As regards the protocol devised to purify recombinant His-tagged vault from human embryonic kidney (HEK) cell lines (ref. 19), we were unable to extract information specifying the amount of pure protein obtained from a given starting amount of cells. Nevertheless, given the type of procedure we feel it might hardly yield milligrams as in our case. Conversely, when expressing the same His-tagged variant in E. coli, 24-28 mg protein/L culture were assessed, which is a sizeable amount (ref. 20).
We judge it more appropriate to comment on these issues in the Section Discussion (lines 312-320) rather than in the Introduction.
-- Introduction: L70: The authors may want to explain how their purification process will impact the stability of the vault nanoparticle based on various storage conditions.
Plausibly, our purification procedure should ensure a very good preservation of protein stability, due to the fact that vault manipulation is reduced to a minimum, in particular if compared with those encompassing several centrifugation steps. Furthermore, vault precipitation from freshly SEC-eluted preparations was barely detectable (as mentioned in lines 158-161), suggestive of a fully (or largely) native conformation. On the other hand, we expect that, at least in principle, if one purifies the vault nanoparticle by a procedure whatsoever and immediately thereafter makes sure that it has retained its native conformation (as we did), its stability should not depend hereafter on the procedure adopted. On the other hand, as far as we know no data are available in literature on vault’s stability under the same conditions we report in Table 1.Comments on these topics are also added in the Discussion (lines 363-370).
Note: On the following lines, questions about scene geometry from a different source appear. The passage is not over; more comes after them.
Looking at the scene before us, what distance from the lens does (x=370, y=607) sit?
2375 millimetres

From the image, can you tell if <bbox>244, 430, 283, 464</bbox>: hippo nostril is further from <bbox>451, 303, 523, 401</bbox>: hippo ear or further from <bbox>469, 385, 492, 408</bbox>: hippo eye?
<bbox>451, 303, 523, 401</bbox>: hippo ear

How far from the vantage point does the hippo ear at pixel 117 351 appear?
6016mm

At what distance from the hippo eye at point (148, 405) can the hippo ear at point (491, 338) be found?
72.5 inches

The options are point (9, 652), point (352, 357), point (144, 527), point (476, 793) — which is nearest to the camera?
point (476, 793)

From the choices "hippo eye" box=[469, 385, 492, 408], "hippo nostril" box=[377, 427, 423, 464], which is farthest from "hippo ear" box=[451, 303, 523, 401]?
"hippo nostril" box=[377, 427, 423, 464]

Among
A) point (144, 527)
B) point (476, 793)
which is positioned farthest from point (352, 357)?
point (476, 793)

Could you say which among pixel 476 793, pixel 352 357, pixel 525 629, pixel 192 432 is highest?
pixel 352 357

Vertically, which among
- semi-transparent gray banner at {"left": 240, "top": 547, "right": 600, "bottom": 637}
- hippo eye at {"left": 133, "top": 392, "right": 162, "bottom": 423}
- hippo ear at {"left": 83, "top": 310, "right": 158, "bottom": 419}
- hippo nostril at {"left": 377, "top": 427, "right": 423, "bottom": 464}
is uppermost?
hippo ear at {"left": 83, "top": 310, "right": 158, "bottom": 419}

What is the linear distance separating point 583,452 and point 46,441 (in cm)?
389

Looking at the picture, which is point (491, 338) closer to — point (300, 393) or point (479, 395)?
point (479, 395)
-- Results: Sec. 2.1: The title should use the same style of fonts. Please see “K. phaffii”.
Corrected (line 85).
-- Figure 1: Is it possible to add the scale, for example “kDa” in the vertical axis?
In Figure 1, native electropherograms are shown. Thus, the migration is a complex function of both size and charge, which makes it impossible to relate migration to molecular weight. This why no scale was inserted.
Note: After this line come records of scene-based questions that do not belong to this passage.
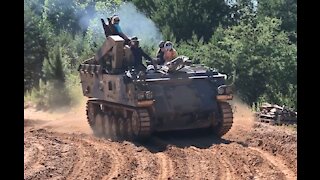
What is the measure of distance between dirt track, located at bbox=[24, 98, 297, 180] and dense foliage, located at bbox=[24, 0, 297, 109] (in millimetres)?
6994

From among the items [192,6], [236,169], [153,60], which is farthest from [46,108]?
[236,169]

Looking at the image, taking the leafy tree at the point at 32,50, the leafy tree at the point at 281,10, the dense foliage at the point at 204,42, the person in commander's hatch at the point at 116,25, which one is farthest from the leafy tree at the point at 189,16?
the person in commander's hatch at the point at 116,25

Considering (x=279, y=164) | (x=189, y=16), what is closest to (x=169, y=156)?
(x=279, y=164)

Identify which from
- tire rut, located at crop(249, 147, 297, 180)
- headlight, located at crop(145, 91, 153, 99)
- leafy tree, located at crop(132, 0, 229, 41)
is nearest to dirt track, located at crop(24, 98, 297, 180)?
tire rut, located at crop(249, 147, 297, 180)

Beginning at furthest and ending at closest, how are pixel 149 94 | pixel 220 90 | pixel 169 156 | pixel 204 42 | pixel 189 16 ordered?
pixel 189 16 → pixel 204 42 → pixel 220 90 → pixel 149 94 → pixel 169 156

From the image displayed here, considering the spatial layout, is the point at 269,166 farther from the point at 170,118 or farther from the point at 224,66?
the point at 224,66

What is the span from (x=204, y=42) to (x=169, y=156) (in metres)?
17.1

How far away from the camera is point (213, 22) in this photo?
29453 millimetres

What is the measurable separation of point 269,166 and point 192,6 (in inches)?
810

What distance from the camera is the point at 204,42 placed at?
27.5 meters

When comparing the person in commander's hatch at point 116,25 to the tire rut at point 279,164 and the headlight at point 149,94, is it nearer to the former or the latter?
the headlight at point 149,94

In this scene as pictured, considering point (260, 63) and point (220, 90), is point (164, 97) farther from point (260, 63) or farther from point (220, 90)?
point (260, 63)
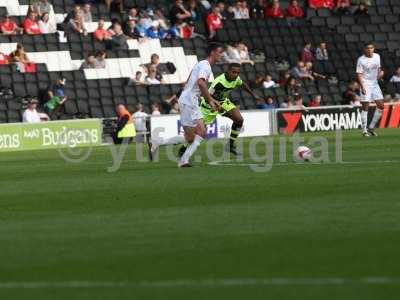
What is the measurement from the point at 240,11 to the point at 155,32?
4345 millimetres

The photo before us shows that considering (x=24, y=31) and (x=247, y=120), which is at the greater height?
(x=24, y=31)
-- Figure 3: Is it possible to move the “A1” and “A2” label out of the TEM image in order to make the presentation style consistent? Moreover, I cannot see Figure S1 in the manuscript.
We have moved A1 and A2. Furthermore, Figure S1 is presented in the file “Supplementary information” and is mentioned in the main text (line 143 and legend to Figure 3).
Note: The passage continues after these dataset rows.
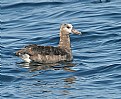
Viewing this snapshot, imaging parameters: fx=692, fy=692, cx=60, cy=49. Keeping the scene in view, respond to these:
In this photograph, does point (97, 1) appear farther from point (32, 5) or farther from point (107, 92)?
point (107, 92)

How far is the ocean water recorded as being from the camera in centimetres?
1652

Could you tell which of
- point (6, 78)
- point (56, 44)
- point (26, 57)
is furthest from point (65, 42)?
point (6, 78)

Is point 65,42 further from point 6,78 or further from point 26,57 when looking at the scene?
point 6,78

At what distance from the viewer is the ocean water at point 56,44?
16.5 metres

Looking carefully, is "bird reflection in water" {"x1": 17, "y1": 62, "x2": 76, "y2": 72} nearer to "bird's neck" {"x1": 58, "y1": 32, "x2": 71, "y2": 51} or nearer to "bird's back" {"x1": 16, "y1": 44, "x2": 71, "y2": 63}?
"bird's back" {"x1": 16, "y1": 44, "x2": 71, "y2": 63}

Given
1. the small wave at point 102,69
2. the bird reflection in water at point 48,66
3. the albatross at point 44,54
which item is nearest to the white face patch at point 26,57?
the albatross at point 44,54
-- Table 1: Data are missing in the second column for the 2nd to 5th row, though I understand the reason why the data of 7 weeks is missing for the 1st row.
Measurements reported in Table 1 have been designed to spot out the condition(s) capable of preserving at best vault’s stability during storage. When stored at 4 °C, already after one day the nanoparticle underwent extensive precipitation and even more after one week, which made it unnecessary to further monitor its behavior. This is why we did not perform measurements at longer times. Conversely, we explored vault stability under frozen conditions. In this case, it made sense to assess not only the effect of freezing in itself, which was done after just a one-day storage, but also the one of a (relatively) long-term storage, which was done after 7 weeks.
Figure 4: I cannot see Figure S2 in the caption of Figure 4 in the manuscript.
Figure S2 is mentioned both in the text (line 208) and in the caption to Figure 4. Obviously, the figure is in “Supplementary information”.
Materials and Methods, L433: “4. Transmission …” should read “4.7. Transmission …”.
Yes, thank you. We have corrected (line 457).
Round 2
Reviewer 3 Report
The authors have addressed most of my concerns. The quality and presentation of this manuscript are improved.